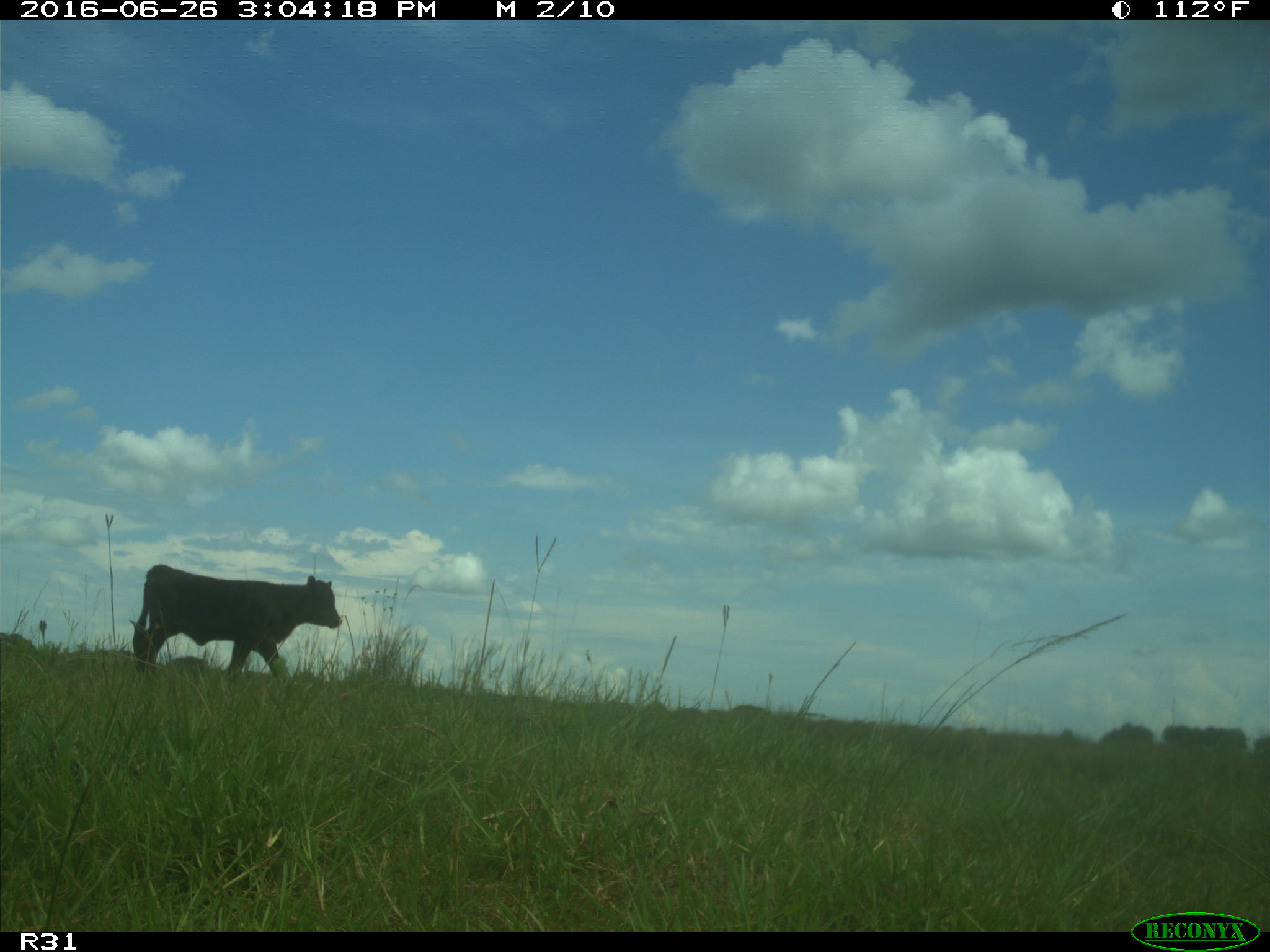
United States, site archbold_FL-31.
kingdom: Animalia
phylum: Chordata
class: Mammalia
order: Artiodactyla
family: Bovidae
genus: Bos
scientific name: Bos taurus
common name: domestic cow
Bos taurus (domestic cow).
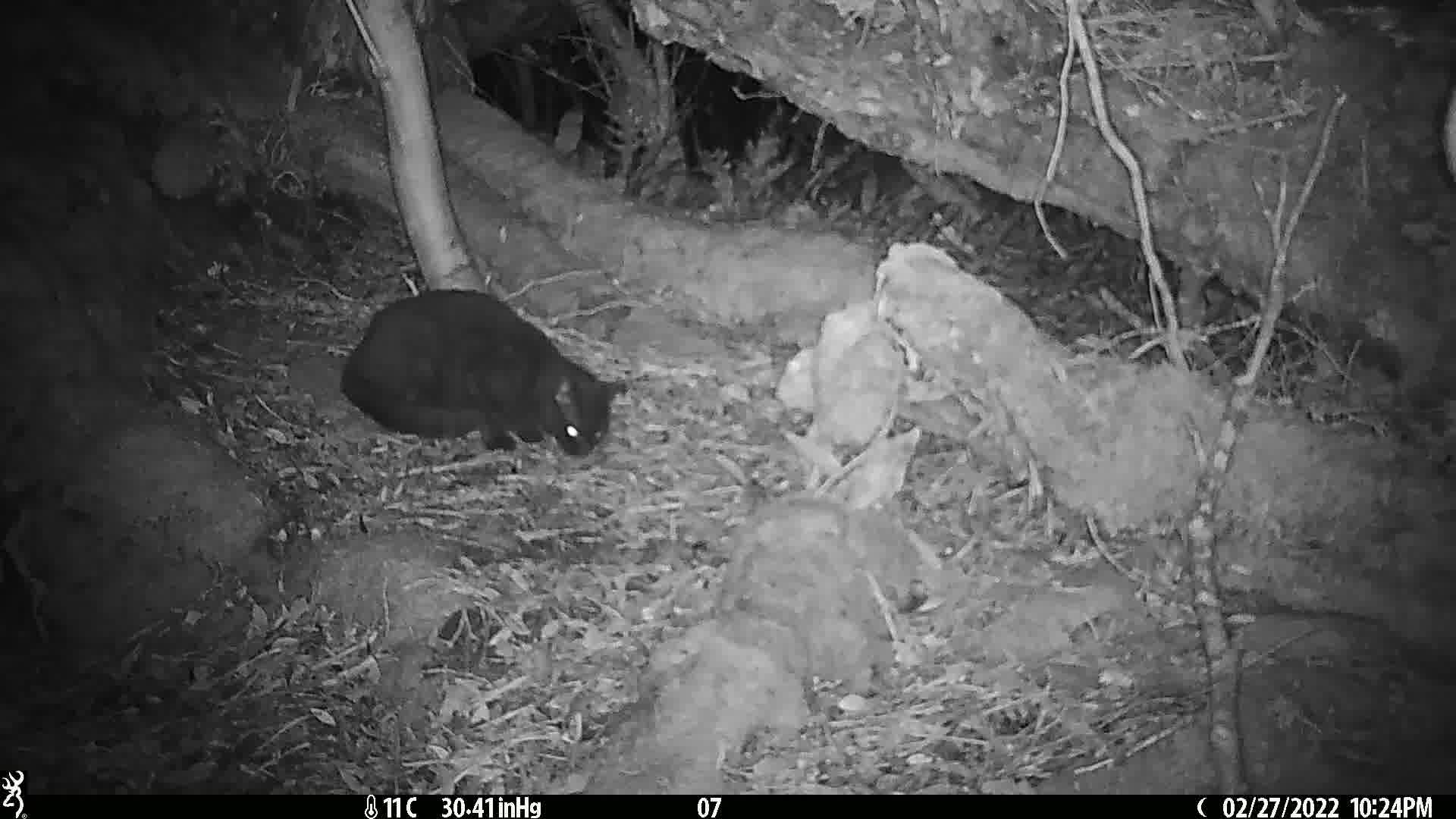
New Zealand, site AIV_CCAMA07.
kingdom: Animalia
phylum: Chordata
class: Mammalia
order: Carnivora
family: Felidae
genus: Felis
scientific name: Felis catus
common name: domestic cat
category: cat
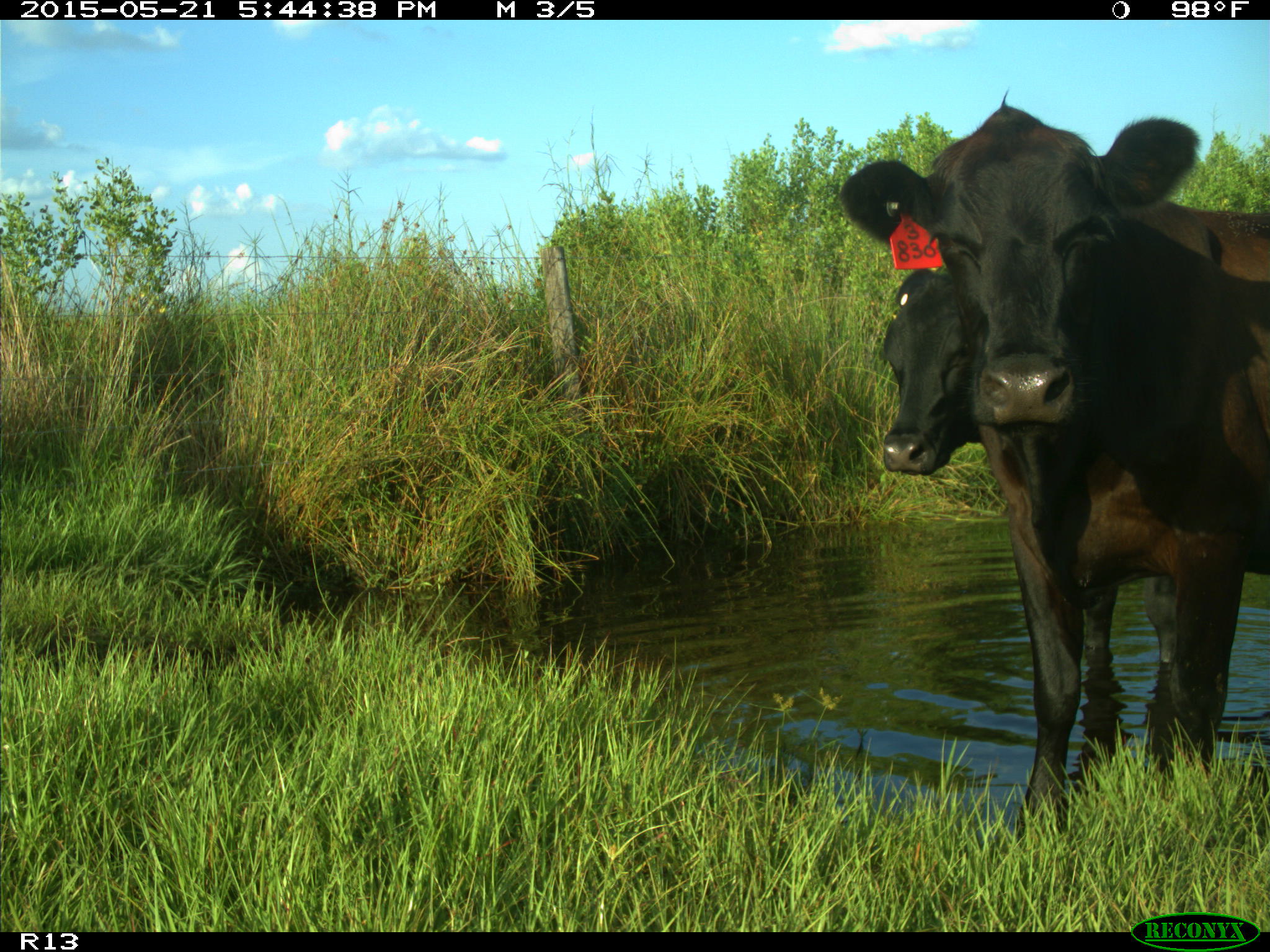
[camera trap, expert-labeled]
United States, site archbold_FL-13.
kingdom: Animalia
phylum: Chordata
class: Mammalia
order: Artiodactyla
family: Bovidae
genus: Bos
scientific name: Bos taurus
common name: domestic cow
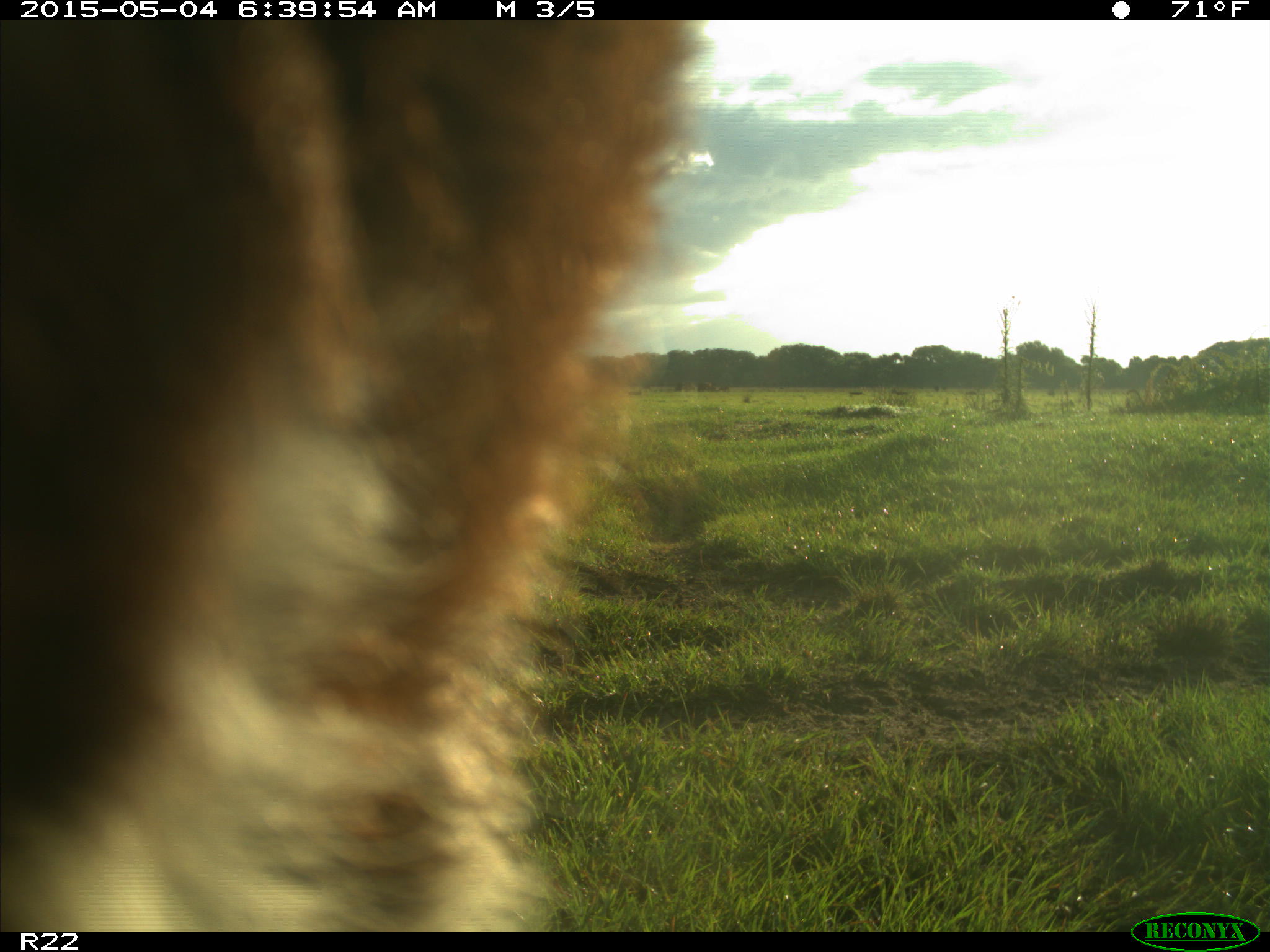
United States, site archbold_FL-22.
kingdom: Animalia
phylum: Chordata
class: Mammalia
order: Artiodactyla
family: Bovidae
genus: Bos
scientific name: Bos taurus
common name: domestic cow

== What is being asked ==
Pull every line with the word "site" from the data.

== Written answer ==
United States, site archbold_FL-31.
New Zealand, site AIV_CCAMA07.
United States, site archbold_FL-13.
United States, site archbold_FL-22.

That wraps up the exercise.